| Extract to read |
---------------

Group was horrible tonight. Now I can’t sleep. I walked out of group for the first time in two years. Not planning on going back to the last session.
I’d thought I was getting somewhere, making headway of some kind. I wasn’t. I’m just a scapegoat for people’s bad feelings. I tended to be the scapegoat in my family, now I’m one for the group. It’s happened to me in work situations as well, when there was stress no one could deal with, it got focused on me. I’ve lost two jobs that way.
Don’t know if I want to go into what happened. I spoke after E started, after the usual silence to start. I didn’t respond to what she said, because it wasn’t interesting for one thing. She just said group was ending and she didn’t know how she felt about it.
I said I’d found it an interesting experience to ask someone about not liking me. Really hard though. Then Ron wanted to know why I hadn’t responded to E. At which point E got massively upset with me, she said she felt ignored, a receptacle, I was just like her husband, I didn’t look at her….so much stuff. Then Ron kept asking her questions about all this.
This time I couldn’t just sit and take this. It seemed so unfair. So I said why I hadn’t responded to her, that it was difficult sitting and absorbing all this….
Then Ron said I was being defensive. He thinks I treated E like my family treated me, by ignoring what she said. I didn’t think it was true. So I was defensive. So E talked for a long time to Ron.
Then I was so furious I couldn’t stand it. So I took a pill, then left for some air. When I came back, everyone ignored me, and A cozied up to E, they’re best buddies now.
Then I said how I was feeling. Argued with Ron.
Then Ron asked for feedback from the group on my and E’s interaction. A said how he wished I’d stop talking, he had no sympathy for me at all. M said she never wants to say anything to me because I’m always negative.
Then I kind of started crying. I talked about how if we’re supposed to trigger each other, as Ron had said, why was it only me who did that, it feels incredibly lonely.

---------------

Write out the group session account word for word, everything from "Then I kind" down to "feels incredibly lonely.". The records have nothing to do with the text.

| Dataset excerpts |

---------------

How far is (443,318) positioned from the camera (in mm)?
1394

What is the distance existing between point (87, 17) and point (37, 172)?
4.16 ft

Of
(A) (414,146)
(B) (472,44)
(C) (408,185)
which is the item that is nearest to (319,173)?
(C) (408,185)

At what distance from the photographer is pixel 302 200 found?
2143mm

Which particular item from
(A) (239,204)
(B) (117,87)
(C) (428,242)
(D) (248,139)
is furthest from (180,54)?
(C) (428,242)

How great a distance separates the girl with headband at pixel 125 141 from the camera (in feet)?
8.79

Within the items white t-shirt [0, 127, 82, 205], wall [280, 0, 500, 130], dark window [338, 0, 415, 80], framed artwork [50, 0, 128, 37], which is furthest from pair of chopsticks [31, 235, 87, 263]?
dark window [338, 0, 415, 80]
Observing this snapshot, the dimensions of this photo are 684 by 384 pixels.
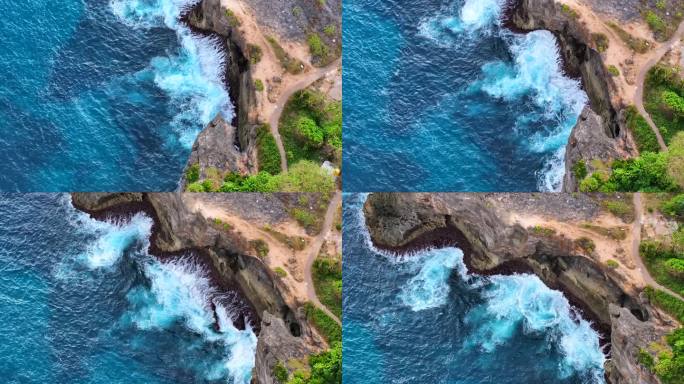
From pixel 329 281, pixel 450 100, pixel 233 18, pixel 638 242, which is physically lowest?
pixel 638 242

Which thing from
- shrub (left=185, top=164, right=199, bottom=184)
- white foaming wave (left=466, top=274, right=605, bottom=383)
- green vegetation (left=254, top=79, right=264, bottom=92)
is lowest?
white foaming wave (left=466, top=274, right=605, bottom=383)

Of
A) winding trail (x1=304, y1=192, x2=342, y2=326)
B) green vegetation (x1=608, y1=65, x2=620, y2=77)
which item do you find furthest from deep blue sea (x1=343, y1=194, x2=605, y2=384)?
green vegetation (x1=608, y1=65, x2=620, y2=77)

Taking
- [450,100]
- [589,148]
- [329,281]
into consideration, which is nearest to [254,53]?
[450,100]

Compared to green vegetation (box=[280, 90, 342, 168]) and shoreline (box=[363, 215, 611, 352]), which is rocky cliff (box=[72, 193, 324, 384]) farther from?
shoreline (box=[363, 215, 611, 352])

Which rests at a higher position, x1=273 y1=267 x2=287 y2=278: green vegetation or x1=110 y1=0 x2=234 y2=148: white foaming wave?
x1=110 y1=0 x2=234 y2=148: white foaming wave

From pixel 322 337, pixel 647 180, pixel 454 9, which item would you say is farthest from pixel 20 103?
pixel 647 180

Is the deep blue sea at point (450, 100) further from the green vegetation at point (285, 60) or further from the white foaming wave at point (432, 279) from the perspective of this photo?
the white foaming wave at point (432, 279)

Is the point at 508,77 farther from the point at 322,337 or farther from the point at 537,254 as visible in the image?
the point at 322,337

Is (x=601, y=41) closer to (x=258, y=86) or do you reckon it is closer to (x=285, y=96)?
(x=285, y=96)
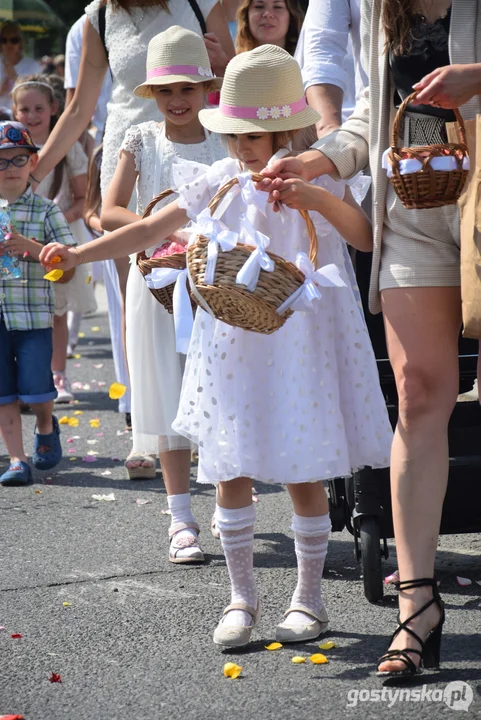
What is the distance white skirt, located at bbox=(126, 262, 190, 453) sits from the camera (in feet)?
15.7

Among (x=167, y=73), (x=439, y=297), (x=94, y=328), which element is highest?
(x=167, y=73)

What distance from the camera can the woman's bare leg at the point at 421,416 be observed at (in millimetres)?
3338

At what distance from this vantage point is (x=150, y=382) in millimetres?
4816

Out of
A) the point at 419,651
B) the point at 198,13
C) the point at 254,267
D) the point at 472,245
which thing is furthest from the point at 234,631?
the point at 198,13

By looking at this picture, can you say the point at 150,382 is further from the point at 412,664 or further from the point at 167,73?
the point at 412,664

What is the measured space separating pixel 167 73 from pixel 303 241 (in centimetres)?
133

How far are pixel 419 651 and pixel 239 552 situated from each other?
687mm

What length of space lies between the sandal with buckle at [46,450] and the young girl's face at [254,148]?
108 inches

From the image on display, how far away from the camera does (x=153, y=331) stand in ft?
15.9

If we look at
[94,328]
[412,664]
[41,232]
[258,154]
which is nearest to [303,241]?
A: [258,154]

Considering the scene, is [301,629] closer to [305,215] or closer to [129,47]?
[305,215]

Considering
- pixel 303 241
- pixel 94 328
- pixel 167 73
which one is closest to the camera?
pixel 303 241

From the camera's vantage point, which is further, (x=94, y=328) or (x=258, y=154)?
(x=94, y=328)

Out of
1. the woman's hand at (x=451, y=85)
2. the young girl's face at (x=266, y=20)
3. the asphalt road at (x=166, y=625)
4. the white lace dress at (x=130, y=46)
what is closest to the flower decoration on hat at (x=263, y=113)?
the woman's hand at (x=451, y=85)
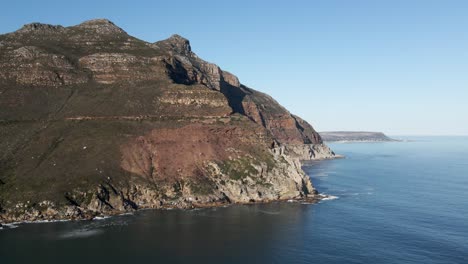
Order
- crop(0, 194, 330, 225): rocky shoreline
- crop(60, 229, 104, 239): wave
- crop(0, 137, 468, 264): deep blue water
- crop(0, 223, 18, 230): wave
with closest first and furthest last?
crop(0, 137, 468, 264): deep blue water < crop(60, 229, 104, 239): wave < crop(0, 223, 18, 230): wave < crop(0, 194, 330, 225): rocky shoreline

---------------

| Output below |
Then I kind of started crying. I talked about how if we’re supposed to trigger each other, as Ron had said, why was it only me who did that, it feels incredibly lonely.